*** Opening PASSAGE FOR REVIEW ***
Tuesday, June 1, 2010

How to share news?



The "Sandwich Method" for sharing critical/potentially negative news is a simple concept of starting with the first layer of "bread".  Here one provides an initial positive remark, compliment, or other warm and fuzzy so as to set the stage and begin building the sandwich by showing that "feeding someone" is as much about the care being taken in the information's delivery as it is about the information itself.


The "meat" of the sandwich can then be shared.  This is often the negative feedback, constructive criticism, and/or critical information that often leaves the recipient a little taken aback by the impact of the information.  And then, finally, one closes the sandwich with a positive comment about the future, how the information may help someone grow, or general optimistic statement.


So why do I share this methodology on a Jewish education blog?  Well, besides the fact that we are most certainly a gastronomic faith, I actually believe that this sandwich method is a very Jewish and ancient method for sharing difficult news and can be observed in the events of this week's Torah portion.


It is this week, in Parashat Shelach (Numbers 13:1-15:41), where Moses sends out a group of representatives of all the Tribes to scout the land of Canaan.  What we know is that this group returns from their travels and they share terrifying information about the "giants" who live there.  These stories in turn cause panic and hysteria amongst the Children of Israel and ultimately brings about a punishment for this generation of never being able to enter the land.


Similarly, the consequences for the scouts is death... for all that is but Joshua and Caleb.  Why not these two?  Common understanding tells us that these two scouts did not share the negatives and fear-inducing stories of what they saw.  Rather, these two were optimists and wanted to only focus on the good.


My conjecture, however, is that these two were saved for the way they shared the information. Not because of what they actually said (or did not say).


In Numbers 13:27 we read that the scouts (the collective group) describe the land as "flowing with milk and honey" (laying the first piece of "bread") they then share the "meat" of what they saw which is a land with numerous enemies, "huge and fortified" cities, and even descendants of the giants (13:28).  Nobody suggests that they are embellishing their story, or worse outright lying!


No, what happens here is that for the majority of the scouts their report of what they saw ends on this note of fear and anxiety.  In fact, this scary focal point becomes the focus of what they go on to share with the other Hebrews in the encampment.  Not Caleb and Joshua however.  Their report continues and ends with the closing slice of bread.  For Caleb and Joshua there is still optimism and potential fulfillment of their destiny as we read in 13:30 where Caleb says, "We should go up at once, and possess it; for we are well able to overcome it."  So even with the fearful news of what they saw; even with this incredibly scary report, the fact is that what Caleb and Joshua know about what they could do still outweighed what they saw on their trail. They didn't want/try to leave anyone paralyzed by the news.


When it comes to sharing information, and as educators we share, recommend, advise, counsel, and talk to people all day long; it is wise for us to always keep the sandwich method in mind.  Remember, how one says something is just as important as what one says!
*** Closing PASSAGE FOR REVIEW ***
ABOUT THIS TASK:
According to the passage on the sandwich method, which two scouts escaped the punishment of death? Rely solely on the sandwich-method passage above.
*** Opening ENTRIES PROVIDED ***
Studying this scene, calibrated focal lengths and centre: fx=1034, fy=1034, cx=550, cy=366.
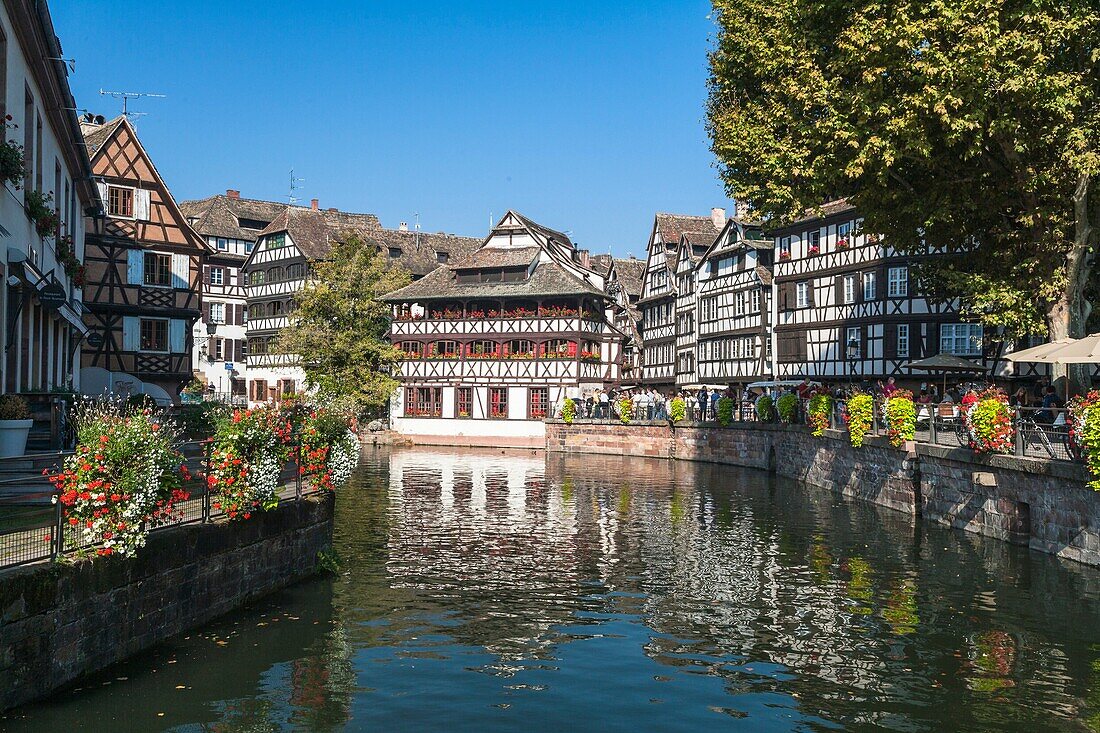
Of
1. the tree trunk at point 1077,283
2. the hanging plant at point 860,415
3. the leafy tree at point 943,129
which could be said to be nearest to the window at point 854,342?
the hanging plant at point 860,415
*** Closing ENTRIES PROVIDED ***
WRITTEN RESPONSE:
Joshua and Caleb.